Oggi il corpo di San Charbel riposa in una teca di vetro nella cappella del Monastero di Annaya, meta quotidiana di migliaia di pellegrini provenienti da ogni parte del mondo.
Beatificazione
Due miracoli riconosciuti
1. Guarigione di suor Maria Abel Kamary (1950)
Nel 1936, suor Maria Abel Kamary, della Congregazione dei Sacri Cuori di Bikfaya, fu colpita da una gravissima ulcera pilorica. In breve tempo perse oltre trenta chili e subì due interventi chirurgici devastanti, seguiti da complicazioni irreversibili: stomaco e intestino fusi in una massa unica, fegato, reni e cistifellea gravemente compromessi, paralisi della mano destra, perdita dei denti, vomito continuo e deperimento generale.
Nel 1942 era allettata da due anni, camminava solo con l’aiuto di un bastone e le fu impartita l’estrema unzione. Iniziň allora a invocare l’intercessione del venerabile Charbel. Una notte lo sognò mentre la benediceva.
L’11 luglio 1950 fu condotta con enorme fatica al monastero di Annaya. Sollevata a braccia, poté baciare la pietra tombale del santo e avvertì una scossa violenta lungo la colonna vertebrale. Il giorno seguente, vedendo la tomba imperlata di un misterioso siero, cercò di asciugarlo con un fazzoletto per passarlo sulle parti malate del corpo. In quel momento, quasi senza rendersene conto, si alzò e cominciò a camminare da sola.
Le campane suonarono a festa. La chiesa, gremita di fedeli anche di altre religioni, fu testimone del prodigio. Dopo quattordici anni di sofferenze, suor Maria riprese a nutrirsi normalmente e guarì completamente. Il medico curante dichiarò che la guarigione era scientificamente inspiegabile.
2. Guarigione del fabbro Iskandar Obeid (1950)
Il secondo miracolo riguarda Iskandar Obeid, fabbro di Baabdat. Nel 1925 fu colpito all’occhio destro da una scheggia di metallo; nel 1937, a seguito di un secondo incidente, subì il distacco della retina. Tutti gli specialisti lo dichiararono incurabile e consigliarono l’ablazione dell’occhio. Iskandar rifiutò e iniziò a pregare il venerabile Charbel. L’eremita gli apparve in sogno e gli chiese di recarsi ad Annaya.
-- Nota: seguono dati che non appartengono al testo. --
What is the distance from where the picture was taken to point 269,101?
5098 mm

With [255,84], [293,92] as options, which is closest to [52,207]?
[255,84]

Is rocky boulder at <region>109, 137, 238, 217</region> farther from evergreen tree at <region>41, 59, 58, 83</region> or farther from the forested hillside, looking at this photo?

Dopo una notte di preghiera presso la tomba, tornò a casa e per tre giorni provò dolori intensissimi all’occhio. La terza notte Charbel gli apparve di nuovo, mettendogli una polvere nell’occhio e dicendogli che avrebbe guarito. Al risveglio, Iskandar urlava di dolore, ma aveva recuperato completamente la vista. I medici confermarono che la guarigione superava ogni legge naturale. Con questo secondo miracolo, la Chiesa riconobbe ufficialmente la beatificazione di San Charbel.
Canonizzazione
Il 5 dicembre 1965, durante la chiusura del Concilio Ecumenico Vaticano II, Papa Paolo VI beatificò San Charbel, sottolineando come anche un eremita, nel silenzio e nella preghiera, possa essere autenticamente missionario. Il miracolo per la canonizzazione riguarda Mariam Assaf Awad, vedova analfabeta greco-cattolica di origine siriaca. Tra il 1963 e il 1965 subì tre interventi chirurgici per tumori allo stomaco, all’intestino e alla gola. I medici la dimisero senza cure, in attesa della morte. Nel 1967, allo stremo, Mariam si addormentò invocando con fede il beato Charbel. Al risveglio constatò una riduzione del tumore alla gola, che quattro giorni dopo scomparve completamente, insieme alle metastasi diffuse. La guarigione fu totale, improvvisa e scientificamente inspiegabile. Questo miracolo portò alla canonizzazione solenne di San Charbel Makhlouf, celebrata da Paolo VI il 9 ottobre 1977in Vaticano.